On 02/12/09 09:11, J. Bruce Fields wrote:
> On Tue, Jan 13, 2009 at 09:26:36PM +1100, Greg Banks wrote:
>> Add /proc/fs/nfsd/pool_stats to export to userspace various
>> statistics about the operation of rpc server thread pools.
>
> Could you explainw hy these specific statistics (total packets,
> sockets_queued, threads_woken, overloads_avoided, threads_timedout) are
> the important ones to capture? Could you give examples of what sort of
> problems could be solved using them?
>
> As you said, an important question for the sysadmin is "should I
> configure more nfsds?" How do they answer that?
>

I typically use the "th" line to determine whether to add more threads
or not by looking at the distribution of values across the histogram.
If things are weighted more towards the 90-100% group, I'll add more
threads and watch the traffic patterns.

Usually, the question of how many to add is answered by trial and error.

▶ _GIVEN TASK_
Reproduce the passage of the NFS thread pool discussion starting at "On 02/12/09 09:11, J." and ending at "server thread pools.". The lines are separate material and have no connection to the NFS thread pool discussion.

▶ _INFORMATION PROVIDED_
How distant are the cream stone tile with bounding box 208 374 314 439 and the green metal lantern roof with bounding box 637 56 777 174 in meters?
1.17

▶ _RESULT FOR THIS TASK_
On 02/12/09 09:11, J. Bruce Fields wrote:
> On Tue, Jan 13, 2009 at 09:26:36PM +1100, Greg Banks wrote:
>> Add /proc/fs/nfsd/pool_stats to export to userspace various
>> statistics about the operation of rpc server thread pools.